[mythtv-users] delaying backend startup until the network is up

James Abernathy jfabernathy at gmail.com
Wed Dec 19 15:19:11 UTC 2018


On 12/19/18 10:02 AM, Stephen Worthington wrote:
> On Wed, 19 Dec 2018 10:39:20 +0000, you wrote:
>
>> On Wed, 2018-12-19 at 14:33 +1300, Stephen Worthington wrote:
>>> On Tue, 18 Dec 2018 15:46:40 +0000, you wrote:
>>>
>>>> On Mon, 2018-12-10 at 17:03 -0500, James Abernathy wrote:
>>>>> on my production system I use without issue the systemd override
>>>>> provided by.
>>>>>
>>>>> sudo systemctl edit mythtv-backend.service
>>>>>
>>>>> [Unit]
>>>>> After=NetworkManager-wait-online.service
>>>> I notice that a lot of the examples (general ones, not myth
>>>> specific)
>>>> on the web seem to also have a Wants= line with the same target. Is
>>>> there some subtle distinction between having one vs having both
>>>> lines?
>>>> (I don't run systemd on my myth box and don't really grok this
>>>> systemd
>>>> thing).
>>> The distinction is not at all subtle.  If you have an "After=" line,
>>> then the unit with that line will not be started until the specified
>>> unit has completed startup.  But if you do not have a "Wants=" (or
>>> "Requires=" or something similar), and there is no other cause for the
>>> Wants= unit to be started, it will not be started, and then your
>>> After= unit will also not be started.  After= sets up ordering between
>>> units.  Wants=, requires= and the like cause startup of other units.
>> IOW the use of `After=` only, withouit some other `Want=` or similar
>> dependency is likely insufficient to ensure the thing is run at all?
> Potentially, yes.  It depends on what other unit files do.  All it
> takes is one other file to have the Wants= for the same unit, and that
> unit will be started.
>
>>>> I also see that the service referenced in [0] is named `network-
>>>> online.service` (but that it says to enable `NetworkManager-wait-
>>>> online.service` to satisfy it). Maybe that doesn't matter and
>>>> you've
>>>> just harmlessly "dereferenced" one link in a dependency chain.

Extracted information:

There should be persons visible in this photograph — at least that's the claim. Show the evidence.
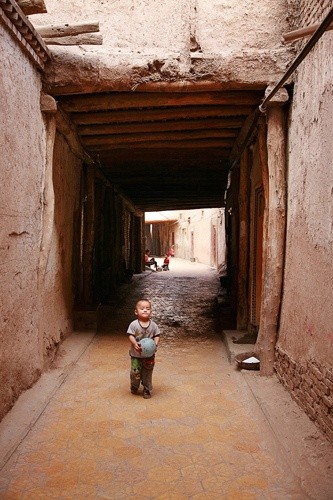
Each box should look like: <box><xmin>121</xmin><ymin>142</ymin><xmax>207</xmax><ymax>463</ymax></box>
<box><xmin>162</xmin><ymin>254</ymin><xmax>170</xmax><ymax>271</ymax></box>
<box><xmin>145</xmin><ymin>249</ymin><xmax>158</xmax><ymax>271</ymax></box>
<box><xmin>128</xmin><ymin>299</ymin><xmax>161</xmax><ymax>398</ymax></box>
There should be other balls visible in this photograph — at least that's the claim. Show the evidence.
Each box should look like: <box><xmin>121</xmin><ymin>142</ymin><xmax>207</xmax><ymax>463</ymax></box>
<box><xmin>139</xmin><ymin>338</ymin><xmax>156</xmax><ymax>357</ymax></box>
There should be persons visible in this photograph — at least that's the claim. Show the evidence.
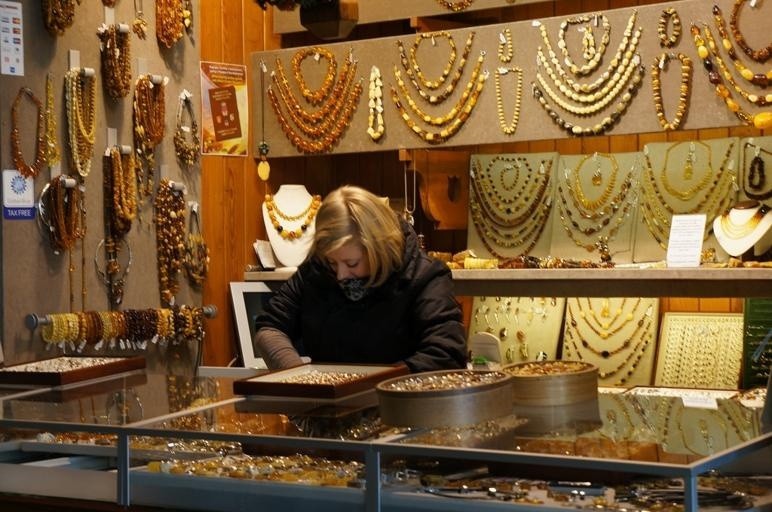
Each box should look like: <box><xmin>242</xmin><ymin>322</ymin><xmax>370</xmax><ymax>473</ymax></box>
<box><xmin>253</xmin><ymin>182</ymin><xmax>470</xmax><ymax>374</ymax></box>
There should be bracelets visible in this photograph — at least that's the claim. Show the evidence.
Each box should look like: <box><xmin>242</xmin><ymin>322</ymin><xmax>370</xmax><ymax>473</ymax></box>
<box><xmin>40</xmin><ymin>303</ymin><xmax>206</xmax><ymax>351</ymax></box>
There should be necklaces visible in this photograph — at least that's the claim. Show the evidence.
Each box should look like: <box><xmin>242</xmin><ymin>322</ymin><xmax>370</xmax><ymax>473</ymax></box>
<box><xmin>562</xmin><ymin>296</ymin><xmax>654</xmax><ymax>390</ymax></box>
<box><xmin>255</xmin><ymin>0</ymin><xmax>771</xmax><ymax>261</ymax></box>
<box><xmin>9</xmin><ymin>0</ymin><xmax>211</xmax><ymax>309</ymax></box>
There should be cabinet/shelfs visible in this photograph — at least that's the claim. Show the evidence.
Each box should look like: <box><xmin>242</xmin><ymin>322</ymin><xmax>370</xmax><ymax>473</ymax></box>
<box><xmin>1</xmin><ymin>362</ymin><xmax>771</xmax><ymax>510</ymax></box>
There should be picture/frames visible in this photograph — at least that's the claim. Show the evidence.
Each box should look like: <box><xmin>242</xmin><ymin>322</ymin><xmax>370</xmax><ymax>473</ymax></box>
<box><xmin>230</xmin><ymin>280</ymin><xmax>313</xmax><ymax>370</ymax></box>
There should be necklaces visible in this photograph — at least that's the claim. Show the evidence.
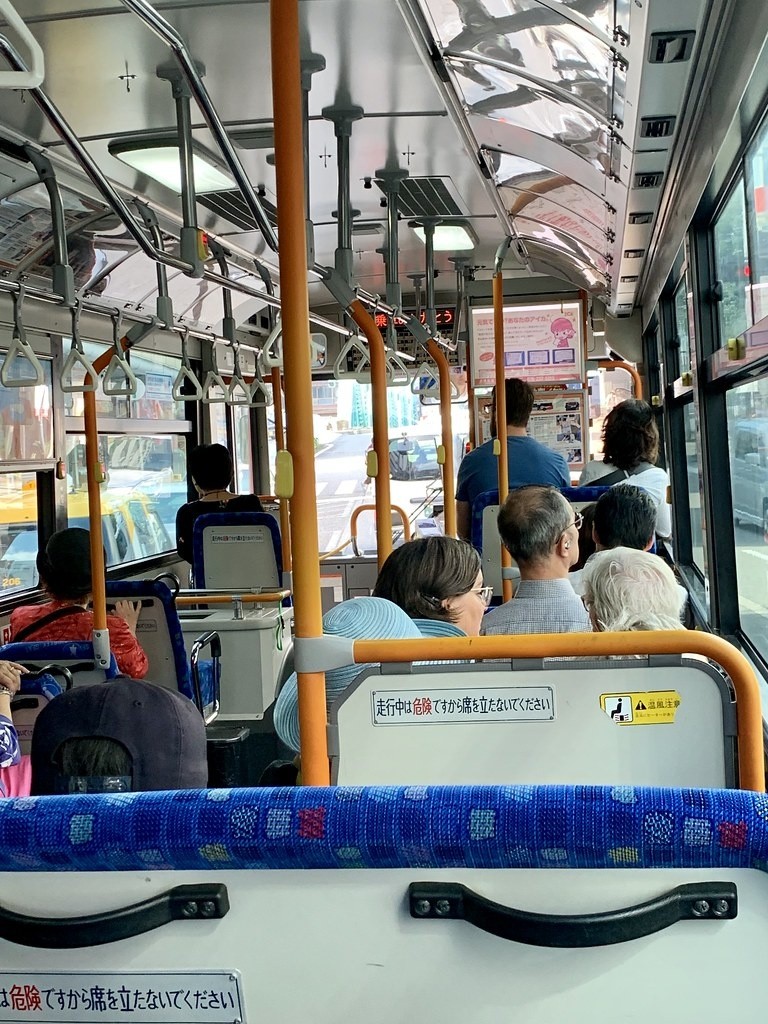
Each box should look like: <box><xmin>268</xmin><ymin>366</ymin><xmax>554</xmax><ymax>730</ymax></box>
<box><xmin>204</xmin><ymin>490</ymin><xmax>228</xmax><ymax>496</ymax></box>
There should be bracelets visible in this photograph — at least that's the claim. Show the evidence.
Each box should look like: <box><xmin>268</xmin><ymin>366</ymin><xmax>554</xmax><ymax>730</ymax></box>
<box><xmin>0</xmin><ymin>687</ymin><xmax>9</xmax><ymax>694</ymax></box>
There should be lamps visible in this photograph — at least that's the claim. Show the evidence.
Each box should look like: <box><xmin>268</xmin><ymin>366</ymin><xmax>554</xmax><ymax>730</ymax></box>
<box><xmin>408</xmin><ymin>219</ymin><xmax>478</xmax><ymax>252</ymax></box>
<box><xmin>109</xmin><ymin>138</ymin><xmax>239</xmax><ymax>196</ymax></box>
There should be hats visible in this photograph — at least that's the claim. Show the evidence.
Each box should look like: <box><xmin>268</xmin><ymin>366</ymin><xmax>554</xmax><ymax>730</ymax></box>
<box><xmin>29</xmin><ymin>674</ymin><xmax>209</xmax><ymax>795</ymax></box>
<box><xmin>273</xmin><ymin>596</ymin><xmax>475</xmax><ymax>760</ymax></box>
<box><xmin>36</xmin><ymin>527</ymin><xmax>107</xmax><ymax>594</ymax></box>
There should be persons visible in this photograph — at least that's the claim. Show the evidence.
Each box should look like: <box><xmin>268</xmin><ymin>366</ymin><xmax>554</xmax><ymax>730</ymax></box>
<box><xmin>578</xmin><ymin>397</ymin><xmax>672</xmax><ymax>539</ymax></box>
<box><xmin>29</xmin><ymin>678</ymin><xmax>209</xmax><ymax>797</ymax></box>
<box><xmin>453</xmin><ymin>378</ymin><xmax>572</xmax><ymax>564</ymax></box>
<box><xmin>0</xmin><ymin>659</ymin><xmax>34</xmax><ymax>797</ymax></box>
<box><xmin>371</xmin><ymin>536</ymin><xmax>496</xmax><ymax>634</ymax></box>
<box><xmin>8</xmin><ymin>527</ymin><xmax>150</xmax><ymax>682</ymax></box>
<box><xmin>252</xmin><ymin>596</ymin><xmax>469</xmax><ymax>790</ymax></box>
<box><xmin>567</xmin><ymin>482</ymin><xmax>658</xmax><ymax>593</ymax></box>
<box><xmin>175</xmin><ymin>444</ymin><xmax>269</xmax><ymax>570</ymax></box>
<box><xmin>478</xmin><ymin>484</ymin><xmax>594</xmax><ymax>665</ymax></box>
<box><xmin>567</xmin><ymin>547</ymin><xmax>709</xmax><ymax>666</ymax></box>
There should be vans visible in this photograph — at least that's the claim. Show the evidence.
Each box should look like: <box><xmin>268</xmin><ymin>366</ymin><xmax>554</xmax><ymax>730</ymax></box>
<box><xmin>729</xmin><ymin>417</ymin><xmax>768</xmax><ymax>535</ymax></box>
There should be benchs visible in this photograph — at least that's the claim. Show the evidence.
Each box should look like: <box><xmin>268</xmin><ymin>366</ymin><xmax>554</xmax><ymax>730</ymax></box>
<box><xmin>324</xmin><ymin>630</ymin><xmax>766</xmax><ymax>794</ymax></box>
<box><xmin>0</xmin><ymin>783</ymin><xmax>768</xmax><ymax>1023</ymax></box>
<box><xmin>471</xmin><ymin>485</ymin><xmax>656</xmax><ymax>609</ymax></box>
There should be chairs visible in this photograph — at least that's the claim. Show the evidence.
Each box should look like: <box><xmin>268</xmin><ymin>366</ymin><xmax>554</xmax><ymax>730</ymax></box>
<box><xmin>193</xmin><ymin>511</ymin><xmax>294</xmax><ymax>607</ymax></box>
<box><xmin>0</xmin><ymin>642</ymin><xmax>121</xmax><ymax>756</ymax></box>
<box><xmin>88</xmin><ymin>579</ymin><xmax>222</xmax><ymax>727</ymax></box>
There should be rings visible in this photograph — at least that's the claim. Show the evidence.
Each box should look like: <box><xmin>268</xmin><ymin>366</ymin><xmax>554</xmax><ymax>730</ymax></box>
<box><xmin>10</xmin><ymin>667</ymin><xmax>14</xmax><ymax>672</ymax></box>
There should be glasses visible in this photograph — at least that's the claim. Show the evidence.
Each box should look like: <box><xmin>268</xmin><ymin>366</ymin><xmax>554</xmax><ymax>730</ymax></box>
<box><xmin>580</xmin><ymin>594</ymin><xmax>595</xmax><ymax>612</ymax></box>
<box><xmin>466</xmin><ymin>584</ymin><xmax>494</xmax><ymax>612</ymax></box>
<box><xmin>556</xmin><ymin>513</ymin><xmax>584</xmax><ymax>546</ymax></box>
<box><xmin>484</xmin><ymin>403</ymin><xmax>496</xmax><ymax>414</ymax></box>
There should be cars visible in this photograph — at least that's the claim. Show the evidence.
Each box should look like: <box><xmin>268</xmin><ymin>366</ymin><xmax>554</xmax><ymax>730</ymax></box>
<box><xmin>0</xmin><ymin>471</ymin><xmax>185</xmax><ymax>601</ymax></box>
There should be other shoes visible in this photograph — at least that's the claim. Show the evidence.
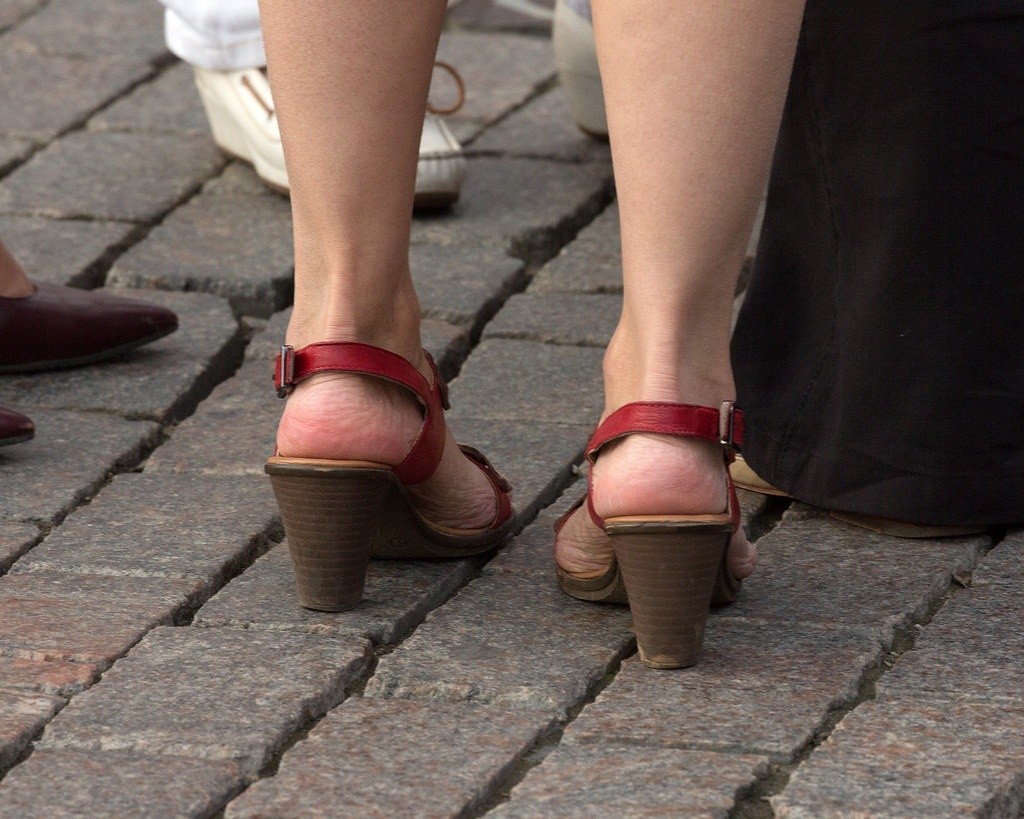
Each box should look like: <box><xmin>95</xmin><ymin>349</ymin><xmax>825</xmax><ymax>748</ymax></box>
<box><xmin>193</xmin><ymin>38</ymin><xmax>468</xmax><ymax>210</ymax></box>
<box><xmin>0</xmin><ymin>406</ymin><xmax>36</xmax><ymax>446</ymax></box>
<box><xmin>0</xmin><ymin>280</ymin><xmax>180</xmax><ymax>376</ymax></box>
<box><xmin>554</xmin><ymin>0</ymin><xmax>613</xmax><ymax>136</ymax></box>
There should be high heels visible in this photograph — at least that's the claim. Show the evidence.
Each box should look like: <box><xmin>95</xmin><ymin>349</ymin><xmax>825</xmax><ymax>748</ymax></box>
<box><xmin>262</xmin><ymin>339</ymin><xmax>519</xmax><ymax>613</ymax></box>
<box><xmin>553</xmin><ymin>398</ymin><xmax>742</xmax><ymax>670</ymax></box>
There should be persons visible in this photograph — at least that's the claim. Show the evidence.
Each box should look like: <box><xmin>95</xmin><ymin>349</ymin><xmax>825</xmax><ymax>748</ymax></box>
<box><xmin>161</xmin><ymin>0</ymin><xmax>611</xmax><ymax>209</ymax></box>
<box><xmin>733</xmin><ymin>0</ymin><xmax>1024</xmax><ymax>540</ymax></box>
<box><xmin>1</xmin><ymin>239</ymin><xmax>180</xmax><ymax>446</ymax></box>
<box><xmin>261</xmin><ymin>0</ymin><xmax>807</xmax><ymax>668</ymax></box>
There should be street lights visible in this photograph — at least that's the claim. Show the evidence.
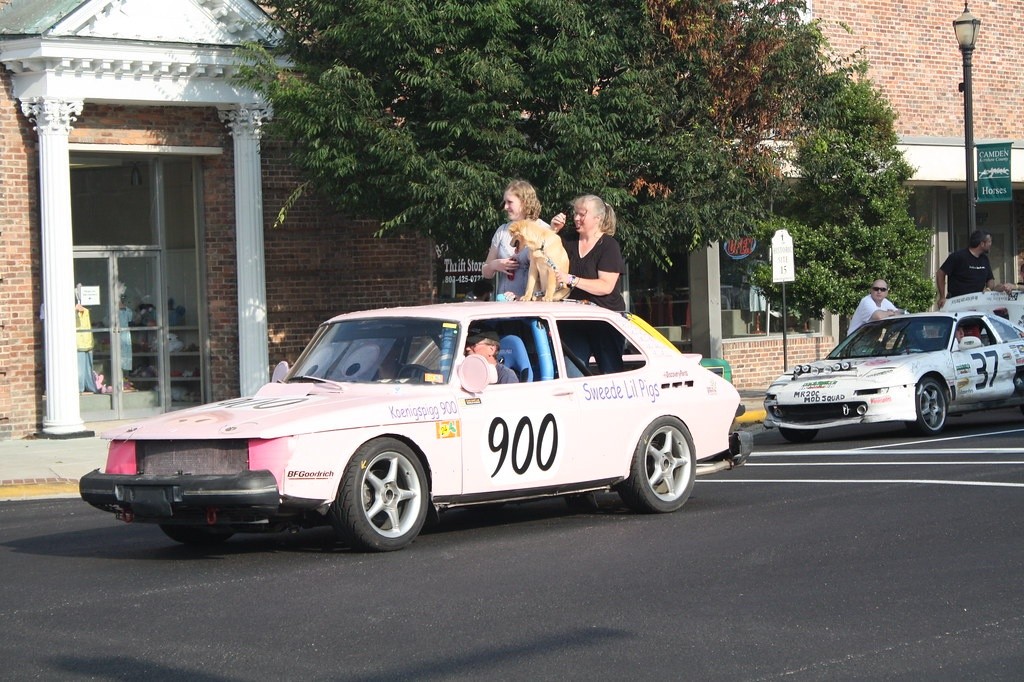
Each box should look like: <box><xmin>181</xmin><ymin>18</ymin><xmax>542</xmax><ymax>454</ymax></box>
<box><xmin>951</xmin><ymin>1</ymin><xmax>985</xmax><ymax>242</ymax></box>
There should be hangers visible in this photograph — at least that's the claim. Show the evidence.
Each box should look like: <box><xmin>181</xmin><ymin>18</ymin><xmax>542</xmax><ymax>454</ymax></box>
<box><xmin>118</xmin><ymin>299</ymin><xmax>133</xmax><ymax>315</ymax></box>
<box><xmin>73</xmin><ymin>291</ymin><xmax>91</xmax><ymax>316</ymax></box>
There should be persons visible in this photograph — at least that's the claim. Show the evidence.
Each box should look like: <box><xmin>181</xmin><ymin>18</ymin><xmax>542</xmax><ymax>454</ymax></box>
<box><xmin>955</xmin><ymin>322</ymin><xmax>966</xmax><ymax>343</ymax></box>
<box><xmin>937</xmin><ymin>228</ymin><xmax>996</xmax><ymax>310</ymax></box>
<box><xmin>464</xmin><ymin>325</ymin><xmax>519</xmax><ymax>384</ymax></box>
<box><xmin>76</xmin><ymin>298</ymin><xmax>98</xmax><ymax>395</ymax></box>
<box><xmin>481</xmin><ymin>177</ymin><xmax>551</xmax><ymax>300</ymax></box>
<box><xmin>118</xmin><ymin>293</ymin><xmax>133</xmax><ymax>371</ymax></box>
<box><xmin>549</xmin><ymin>195</ymin><xmax>626</xmax><ymax>378</ymax></box>
<box><xmin>1004</xmin><ymin>263</ymin><xmax>1024</xmax><ymax>295</ymax></box>
<box><xmin>843</xmin><ymin>278</ymin><xmax>903</xmax><ymax>356</ymax></box>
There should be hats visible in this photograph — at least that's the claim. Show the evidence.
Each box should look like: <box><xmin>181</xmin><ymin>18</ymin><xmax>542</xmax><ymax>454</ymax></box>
<box><xmin>467</xmin><ymin>324</ymin><xmax>500</xmax><ymax>343</ymax></box>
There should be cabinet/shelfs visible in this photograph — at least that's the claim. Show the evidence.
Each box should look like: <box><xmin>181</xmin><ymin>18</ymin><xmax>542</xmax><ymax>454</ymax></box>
<box><xmin>91</xmin><ymin>328</ymin><xmax>202</xmax><ymax>406</ymax></box>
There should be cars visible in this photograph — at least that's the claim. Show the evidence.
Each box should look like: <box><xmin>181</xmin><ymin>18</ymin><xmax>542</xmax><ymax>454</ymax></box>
<box><xmin>80</xmin><ymin>296</ymin><xmax>740</xmax><ymax>552</ymax></box>
<box><xmin>761</xmin><ymin>311</ymin><xmax>1024</xmax><ymax>443</ymax></box>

What you have to do:
For each statement, say yes or no to whether it agrees with the mailing-list thread, and quote the words from the thread that decide it. (a) The systemd override shown orders mythtv-backend.service after NetworkManager-wait-online.service. (b) A Wants= line only sets up ordering between units. (c) The person asking about the Wants= line runs systemd on their myth box.

Task response:
(a) Yes: "After=NetworkManager-wait-online.service"
(b) No: "Wants=, requires= and the like cause startup of other units."
(c) No: "I don't run systemd on my myth box"